**WRITTEN PROBLEM**
Transcribe the lines of the records starting with the one that has "Based on the" in it and ending with the last, and transcribe nothing else.

**MATERIALS PROVIDED**
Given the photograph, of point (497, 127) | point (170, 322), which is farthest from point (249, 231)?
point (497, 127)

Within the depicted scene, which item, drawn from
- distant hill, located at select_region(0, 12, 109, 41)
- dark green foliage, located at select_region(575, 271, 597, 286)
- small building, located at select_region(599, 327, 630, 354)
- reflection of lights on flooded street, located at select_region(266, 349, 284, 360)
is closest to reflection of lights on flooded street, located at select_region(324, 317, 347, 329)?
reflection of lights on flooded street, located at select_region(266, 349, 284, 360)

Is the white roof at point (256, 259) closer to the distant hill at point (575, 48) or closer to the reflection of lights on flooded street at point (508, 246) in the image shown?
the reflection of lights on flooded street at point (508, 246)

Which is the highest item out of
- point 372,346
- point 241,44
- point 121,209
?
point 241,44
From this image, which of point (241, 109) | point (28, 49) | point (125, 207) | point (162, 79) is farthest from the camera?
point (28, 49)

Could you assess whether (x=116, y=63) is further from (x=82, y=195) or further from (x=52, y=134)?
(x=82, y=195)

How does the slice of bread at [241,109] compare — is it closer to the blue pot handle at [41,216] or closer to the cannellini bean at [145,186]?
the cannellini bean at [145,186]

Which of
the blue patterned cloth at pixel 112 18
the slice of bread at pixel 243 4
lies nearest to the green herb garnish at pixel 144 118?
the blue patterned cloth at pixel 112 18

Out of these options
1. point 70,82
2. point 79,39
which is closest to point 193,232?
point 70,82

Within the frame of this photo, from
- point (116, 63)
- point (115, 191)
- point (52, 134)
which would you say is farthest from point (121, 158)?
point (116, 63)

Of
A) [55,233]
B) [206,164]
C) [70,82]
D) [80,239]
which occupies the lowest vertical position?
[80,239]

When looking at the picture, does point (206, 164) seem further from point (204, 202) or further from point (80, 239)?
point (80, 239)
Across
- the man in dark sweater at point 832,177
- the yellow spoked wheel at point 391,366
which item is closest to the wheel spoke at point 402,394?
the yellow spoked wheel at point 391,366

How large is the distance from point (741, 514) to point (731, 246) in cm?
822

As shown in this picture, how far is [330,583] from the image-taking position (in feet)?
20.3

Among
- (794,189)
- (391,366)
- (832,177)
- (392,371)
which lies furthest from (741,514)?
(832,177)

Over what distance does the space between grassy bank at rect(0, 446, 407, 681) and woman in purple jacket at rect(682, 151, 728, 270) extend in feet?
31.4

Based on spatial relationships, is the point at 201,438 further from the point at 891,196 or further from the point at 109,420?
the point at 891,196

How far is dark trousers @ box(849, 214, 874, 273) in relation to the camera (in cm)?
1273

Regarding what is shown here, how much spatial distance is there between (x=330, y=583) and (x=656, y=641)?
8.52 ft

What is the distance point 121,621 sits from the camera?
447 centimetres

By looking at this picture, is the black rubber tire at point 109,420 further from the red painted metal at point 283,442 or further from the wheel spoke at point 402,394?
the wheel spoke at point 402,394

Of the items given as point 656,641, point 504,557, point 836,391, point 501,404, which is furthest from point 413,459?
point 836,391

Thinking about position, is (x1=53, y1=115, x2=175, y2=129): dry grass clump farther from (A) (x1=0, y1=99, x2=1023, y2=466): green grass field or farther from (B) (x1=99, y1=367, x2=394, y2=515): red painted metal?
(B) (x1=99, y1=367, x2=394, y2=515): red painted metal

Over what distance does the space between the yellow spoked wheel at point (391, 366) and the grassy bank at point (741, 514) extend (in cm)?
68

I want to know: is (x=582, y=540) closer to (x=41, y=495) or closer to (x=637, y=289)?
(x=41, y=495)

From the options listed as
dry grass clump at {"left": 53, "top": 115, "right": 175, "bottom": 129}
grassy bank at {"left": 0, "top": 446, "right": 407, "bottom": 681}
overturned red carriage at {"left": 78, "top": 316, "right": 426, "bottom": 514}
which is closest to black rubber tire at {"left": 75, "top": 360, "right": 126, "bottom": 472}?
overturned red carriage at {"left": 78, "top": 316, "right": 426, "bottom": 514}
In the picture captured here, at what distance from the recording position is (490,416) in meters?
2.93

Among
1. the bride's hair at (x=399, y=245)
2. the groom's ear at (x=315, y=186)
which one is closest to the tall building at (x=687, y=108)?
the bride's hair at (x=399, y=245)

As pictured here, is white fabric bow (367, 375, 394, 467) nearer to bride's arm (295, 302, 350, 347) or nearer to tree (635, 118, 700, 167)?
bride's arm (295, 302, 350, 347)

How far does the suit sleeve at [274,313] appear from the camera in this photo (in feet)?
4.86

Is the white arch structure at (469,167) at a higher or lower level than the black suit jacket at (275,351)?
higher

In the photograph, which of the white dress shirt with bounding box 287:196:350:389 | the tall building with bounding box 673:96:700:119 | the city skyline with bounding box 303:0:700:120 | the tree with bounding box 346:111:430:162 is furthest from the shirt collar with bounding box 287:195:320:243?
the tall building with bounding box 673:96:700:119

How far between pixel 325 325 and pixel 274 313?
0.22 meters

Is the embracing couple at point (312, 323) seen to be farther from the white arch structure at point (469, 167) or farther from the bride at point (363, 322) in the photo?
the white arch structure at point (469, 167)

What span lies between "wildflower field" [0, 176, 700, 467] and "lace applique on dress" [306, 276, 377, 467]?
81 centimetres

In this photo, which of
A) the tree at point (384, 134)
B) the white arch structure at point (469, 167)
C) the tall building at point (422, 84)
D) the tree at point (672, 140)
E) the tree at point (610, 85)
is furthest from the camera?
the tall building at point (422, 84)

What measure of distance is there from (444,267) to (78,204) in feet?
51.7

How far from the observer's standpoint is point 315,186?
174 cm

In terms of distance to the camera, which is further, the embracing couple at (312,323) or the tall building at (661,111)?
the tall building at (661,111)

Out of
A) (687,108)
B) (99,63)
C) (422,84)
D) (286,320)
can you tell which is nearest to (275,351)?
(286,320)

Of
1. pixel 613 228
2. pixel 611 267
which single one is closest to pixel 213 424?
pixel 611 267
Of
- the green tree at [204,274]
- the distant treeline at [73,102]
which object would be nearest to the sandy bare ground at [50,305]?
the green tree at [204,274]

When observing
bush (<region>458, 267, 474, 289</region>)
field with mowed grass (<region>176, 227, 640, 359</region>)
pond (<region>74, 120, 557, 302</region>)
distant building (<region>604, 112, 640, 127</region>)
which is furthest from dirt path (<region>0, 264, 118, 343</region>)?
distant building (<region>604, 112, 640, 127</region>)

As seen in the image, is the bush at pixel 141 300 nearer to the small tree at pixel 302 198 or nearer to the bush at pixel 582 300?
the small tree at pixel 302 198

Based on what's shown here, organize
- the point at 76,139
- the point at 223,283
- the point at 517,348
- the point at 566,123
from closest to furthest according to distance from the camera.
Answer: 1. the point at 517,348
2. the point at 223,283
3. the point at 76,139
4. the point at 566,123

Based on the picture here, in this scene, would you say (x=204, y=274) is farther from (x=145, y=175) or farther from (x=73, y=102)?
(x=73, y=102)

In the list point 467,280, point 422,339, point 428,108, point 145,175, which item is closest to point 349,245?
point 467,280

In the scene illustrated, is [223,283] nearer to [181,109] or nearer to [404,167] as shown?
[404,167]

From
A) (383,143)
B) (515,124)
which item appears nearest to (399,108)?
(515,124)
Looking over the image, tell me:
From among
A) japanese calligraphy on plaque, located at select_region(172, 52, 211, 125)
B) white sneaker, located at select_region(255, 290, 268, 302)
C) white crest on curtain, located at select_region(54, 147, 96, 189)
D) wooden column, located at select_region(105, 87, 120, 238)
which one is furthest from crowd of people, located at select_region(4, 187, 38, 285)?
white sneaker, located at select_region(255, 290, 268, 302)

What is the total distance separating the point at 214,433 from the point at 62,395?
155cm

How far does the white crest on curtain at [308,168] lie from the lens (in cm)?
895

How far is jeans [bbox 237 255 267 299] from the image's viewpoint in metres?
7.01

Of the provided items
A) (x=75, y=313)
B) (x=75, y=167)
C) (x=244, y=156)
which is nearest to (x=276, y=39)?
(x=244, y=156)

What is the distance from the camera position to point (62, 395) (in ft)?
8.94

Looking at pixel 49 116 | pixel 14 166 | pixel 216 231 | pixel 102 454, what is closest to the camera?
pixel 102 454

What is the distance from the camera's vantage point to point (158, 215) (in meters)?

**ANSWER IN FULL**
Based on the picture here, in this scene, would you say (x=204, y=274) is farther from (x=145, y=175) or farther from (x=73, y=102)?
(x=73, y=102)

In the list point 467,280, point 422,339, point 428,108, point 145,175, which item is closest to point 349,245?
point 467,280

In the scene illustrated, is [223,283] nearer to [181,109] or nearer to [404,167] as shown?
[404,167]

From
A) (383,143)
B) (515,124)
which item appears nearest to (399,108)?
(515,124)
Looking over the image, tell me:
From among
A) japanese calligraphy on plaque, located at select_region(172, 52, 211, 125)
B) white sneaker, located at select_region(255, 290, 268, 302)
C) white crest on curtain, located at select_region(54, 147, 96, 189)
D) wooden column, located at select_region(105, 87, 120, 238)
which one is furthest from crowd of people, located at select_region(4, 187, 38, 285)?
white sneaker, located at select_region(255, 290, 268, 302)

What is the total distance separating the point at 214,433 from the point at 62,395?
155cm

How far does the white crest on curtain at [308,168] lie from the lens (in cm)?
895

How far is jeans [bbox 237 255 267 299] from the image's viewpoint in metres?
7.01

Of the provided items
A) (x=75, y=313)
B) (x=75, y=167)
C) (x=244, y=156)
which is nearest to (x=276, y=39)?
(x=244, y=156)

What is the distance from the camera position to point (62, 395) (in ft)?
8.94

Looking at pixel 49 116 | pixel 14 166 | pixel 216 231 | pixel 102 454, what is closest to the camera?
pixel 102 454

What is the distance from the camera's vantage point to point (158, 215) (in meters)?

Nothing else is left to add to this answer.